Minggu, 05 Desember 2010

Musyarakah

A.Pengertian Musyarakah
Menurut Ali Ash-Shabuni (1995: 122), peraturan yang harus diikuti dalam ilmu waris perihal membagi harta waris adalah terlebih dahulu membagikan harta waris kepada golongan ashabah.1
Adapun masalah musyarakah sesungguhnya telah keluar atau menyalahi peraturan dari asas kewarisan yang pokok, pertama, ashhabul furudh mengambil bagiannya dan sisanya diambil oleh golongan ashabah, yang dalam masalah ini dikhususkan untuk laki-laki. Mengenai masalah musyarakah, kalangan para sahabat, tabiin, dan para imim mujtahid berbeda pendapat. Gambaran masalahnya adalah sebagai berikut.2
Seorang istri meningggal dunia dengan ahli waris suami, ibu, dua orang saudara seibu atau lebih, dan seorang saudara laki-laki sekandung. Suami mendapat seper dua, ibu mendapat seperenam, dua orang saudara seibu mendapat sepertiga, sedangkan bagi ashabah tidak mendapat apa-apa, yaitu saeorang atau beberapa orang saudara laki-laki sekandung. Padahal, hubungan kekerabatan mereka dengan si pewaris lebih kuat. Hubungan si pewaris dengan saudara se ibu hanya dipertalikan melalui ibu, tetapi hubungan kekerabatan si pewaris dengan saudara sekandung selain dihubungan dengan ibu, juga diperkuat dengan hubungan dari pihak ayah. Dalam kedudukan seperti ini, lalu memperhatikan Al-Qur’an dan Sunnah, para sahabat berkesimpulan bahwa mereka dipersekutukan dengan saudara seibu dalam mewarisi bagian sepertiga, dan mereka semua dianggap sebagai saudara seibu yang mendapat bagian sama rata antara laki-laki dan perempuan.3
Berkenaan dengan kasus tersebut, dikalangan para sahabat timbul perbedaan pendapat, demikian juga dikalangan fuqaha, yang pada prinsipnya terbagi dalam dua pendapat.
1.Abu Bakar r.a., Ali bin Abi Thalib, Ibnu Abbas r.a., dan para sahabat lainnya memilih menggugurkan kewarisan saudara sekandung, sesuai dengan undang-undang yang berlaku. Pendapat ini menjadi anutan madzhab Hanafiyah dan Hanabilah.
---------------
Tujuan Tugas:
1) Dalam kasus yang digambarkan pada teks tentang musyarakah, berapa bagian yang didapat ibu?
2) Apakah pernyataan berikut sesuai dengan teks tentang musyarakah? (a) Pendapat Abu Bakar r.a., Ali bin Abi Thalib, dan Ibnu Abbas r.a. dianut madzhab Hanafiyah dan Hanabilah. (b) Dua orang saudara seibu mendapat bagian seperenam. (c) Hubungan pewaris dengan saudara seibu dipertalikan melalui ayah.
3) Tuliskan kembali dengan persis bagian teks tentang musyarakah, mulai dari "1.Abu Bakar r.a., Ali" sampai dengan "Hanafiyah dan Hanabilah.".
Entri di bawah ini diambil dari sumber lain.

Entri yang Disediakan:
---------------
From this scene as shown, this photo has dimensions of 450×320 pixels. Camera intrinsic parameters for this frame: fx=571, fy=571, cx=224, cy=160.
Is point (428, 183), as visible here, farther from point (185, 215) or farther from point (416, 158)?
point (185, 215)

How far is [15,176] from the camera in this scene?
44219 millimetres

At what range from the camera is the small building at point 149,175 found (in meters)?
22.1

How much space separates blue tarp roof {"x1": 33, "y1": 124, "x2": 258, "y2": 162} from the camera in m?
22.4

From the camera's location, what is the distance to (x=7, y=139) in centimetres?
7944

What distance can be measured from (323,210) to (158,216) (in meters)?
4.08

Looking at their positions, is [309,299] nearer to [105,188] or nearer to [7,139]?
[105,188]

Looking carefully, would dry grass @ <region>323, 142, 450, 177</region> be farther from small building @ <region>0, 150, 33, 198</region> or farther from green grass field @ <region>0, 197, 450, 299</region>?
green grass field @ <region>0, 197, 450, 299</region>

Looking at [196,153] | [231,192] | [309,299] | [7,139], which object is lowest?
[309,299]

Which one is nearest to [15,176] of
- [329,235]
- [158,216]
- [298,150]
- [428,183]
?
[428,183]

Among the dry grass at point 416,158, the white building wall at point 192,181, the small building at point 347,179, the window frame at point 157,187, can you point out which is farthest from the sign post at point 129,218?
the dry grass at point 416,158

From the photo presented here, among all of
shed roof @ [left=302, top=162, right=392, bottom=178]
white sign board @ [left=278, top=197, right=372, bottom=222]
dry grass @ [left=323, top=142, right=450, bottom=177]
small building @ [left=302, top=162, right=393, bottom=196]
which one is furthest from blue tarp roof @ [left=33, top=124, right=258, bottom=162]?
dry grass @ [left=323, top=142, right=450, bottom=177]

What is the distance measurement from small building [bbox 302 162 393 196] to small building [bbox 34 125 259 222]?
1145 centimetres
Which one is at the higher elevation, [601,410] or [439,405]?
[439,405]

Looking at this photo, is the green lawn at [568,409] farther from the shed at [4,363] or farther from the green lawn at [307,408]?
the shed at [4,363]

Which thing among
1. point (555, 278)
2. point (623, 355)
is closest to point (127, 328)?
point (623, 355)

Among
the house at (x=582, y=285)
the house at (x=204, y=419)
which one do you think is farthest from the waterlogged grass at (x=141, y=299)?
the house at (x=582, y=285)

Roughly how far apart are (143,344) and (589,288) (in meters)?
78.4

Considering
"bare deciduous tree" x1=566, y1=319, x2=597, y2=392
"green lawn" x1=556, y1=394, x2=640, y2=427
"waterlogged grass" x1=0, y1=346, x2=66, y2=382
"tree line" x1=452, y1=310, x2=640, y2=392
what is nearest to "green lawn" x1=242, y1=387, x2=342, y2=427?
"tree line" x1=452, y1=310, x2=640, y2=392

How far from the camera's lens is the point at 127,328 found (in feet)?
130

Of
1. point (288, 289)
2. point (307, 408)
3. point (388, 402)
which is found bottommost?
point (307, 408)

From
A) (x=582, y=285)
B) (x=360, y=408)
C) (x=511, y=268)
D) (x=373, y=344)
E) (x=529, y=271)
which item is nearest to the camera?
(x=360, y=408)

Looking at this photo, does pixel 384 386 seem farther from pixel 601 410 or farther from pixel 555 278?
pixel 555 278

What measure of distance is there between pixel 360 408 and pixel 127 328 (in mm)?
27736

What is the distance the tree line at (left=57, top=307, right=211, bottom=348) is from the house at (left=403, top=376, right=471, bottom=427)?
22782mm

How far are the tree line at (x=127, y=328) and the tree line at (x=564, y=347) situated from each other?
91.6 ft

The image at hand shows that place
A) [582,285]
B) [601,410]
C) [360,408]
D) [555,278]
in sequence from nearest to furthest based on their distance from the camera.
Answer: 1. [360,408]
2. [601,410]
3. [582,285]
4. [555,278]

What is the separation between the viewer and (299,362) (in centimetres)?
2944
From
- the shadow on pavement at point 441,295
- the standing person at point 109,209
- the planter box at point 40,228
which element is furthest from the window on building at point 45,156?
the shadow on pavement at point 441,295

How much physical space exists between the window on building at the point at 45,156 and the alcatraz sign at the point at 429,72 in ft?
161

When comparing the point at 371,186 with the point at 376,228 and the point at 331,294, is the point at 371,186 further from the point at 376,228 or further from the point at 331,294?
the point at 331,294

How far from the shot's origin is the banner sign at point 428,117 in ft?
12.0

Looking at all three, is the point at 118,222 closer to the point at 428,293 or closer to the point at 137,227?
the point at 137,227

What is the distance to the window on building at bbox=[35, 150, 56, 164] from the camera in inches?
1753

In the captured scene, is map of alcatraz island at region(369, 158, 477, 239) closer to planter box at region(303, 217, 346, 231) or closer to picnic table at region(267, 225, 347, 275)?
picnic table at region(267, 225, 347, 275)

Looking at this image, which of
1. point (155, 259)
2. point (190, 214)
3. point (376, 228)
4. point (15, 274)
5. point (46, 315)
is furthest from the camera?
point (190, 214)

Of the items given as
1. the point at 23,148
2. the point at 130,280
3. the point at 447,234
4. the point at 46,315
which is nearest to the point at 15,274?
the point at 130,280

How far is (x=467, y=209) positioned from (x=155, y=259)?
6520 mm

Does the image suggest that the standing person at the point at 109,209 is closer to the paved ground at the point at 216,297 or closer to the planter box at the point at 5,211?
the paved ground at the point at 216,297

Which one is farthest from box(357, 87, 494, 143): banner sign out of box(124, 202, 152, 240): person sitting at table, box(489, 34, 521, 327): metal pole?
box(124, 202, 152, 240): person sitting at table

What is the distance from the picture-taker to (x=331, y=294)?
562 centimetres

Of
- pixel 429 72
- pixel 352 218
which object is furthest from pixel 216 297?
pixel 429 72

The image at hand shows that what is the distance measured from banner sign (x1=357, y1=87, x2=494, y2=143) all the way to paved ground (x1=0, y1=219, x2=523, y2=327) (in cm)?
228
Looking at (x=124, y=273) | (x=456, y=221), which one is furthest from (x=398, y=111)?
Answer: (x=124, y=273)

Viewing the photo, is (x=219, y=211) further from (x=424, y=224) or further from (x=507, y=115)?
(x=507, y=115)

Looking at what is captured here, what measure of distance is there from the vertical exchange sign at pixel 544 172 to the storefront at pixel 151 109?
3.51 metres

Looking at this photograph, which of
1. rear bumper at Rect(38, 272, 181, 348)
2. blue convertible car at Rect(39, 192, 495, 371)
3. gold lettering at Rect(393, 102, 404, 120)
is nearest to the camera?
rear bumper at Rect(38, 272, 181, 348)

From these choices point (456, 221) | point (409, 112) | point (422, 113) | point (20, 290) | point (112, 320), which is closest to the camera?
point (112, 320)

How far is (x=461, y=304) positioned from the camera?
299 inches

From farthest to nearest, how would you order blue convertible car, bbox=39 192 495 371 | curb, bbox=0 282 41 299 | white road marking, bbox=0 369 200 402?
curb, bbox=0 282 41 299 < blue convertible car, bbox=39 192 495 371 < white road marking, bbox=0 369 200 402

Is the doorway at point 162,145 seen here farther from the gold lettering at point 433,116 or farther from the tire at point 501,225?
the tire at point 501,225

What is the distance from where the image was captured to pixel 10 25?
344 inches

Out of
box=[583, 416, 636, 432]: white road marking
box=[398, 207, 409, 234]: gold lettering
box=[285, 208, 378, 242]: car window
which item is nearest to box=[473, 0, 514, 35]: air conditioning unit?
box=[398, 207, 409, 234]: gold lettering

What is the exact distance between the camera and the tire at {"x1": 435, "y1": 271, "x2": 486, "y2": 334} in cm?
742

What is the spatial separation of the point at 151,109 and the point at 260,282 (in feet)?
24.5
---------------
Jawaban:
1) Seperenam.

2)
(a) Ya: "Pendapat ini menjadi anutan madzhab Hanafiyah dan Hanabilah."
(b) Tidak: "dua orang saudara seibu mendapat sepertiga"
(c) Tidak: "Hubungan si pewaris dengan saudara se ibu hanya dipertalikan melalui ibu"

3)
1.Abu Bakar r.a., Ali bin Abi Thalib, Ibnu Abbas r.a., dan para sahabat lainnya memilih menggugurkan kewarisan saudara sekandung, sesuai dengan undang-undang yang berlaku. Pendapat ini menjadi anutan madzhab Hanafiyah dan Hanabilah.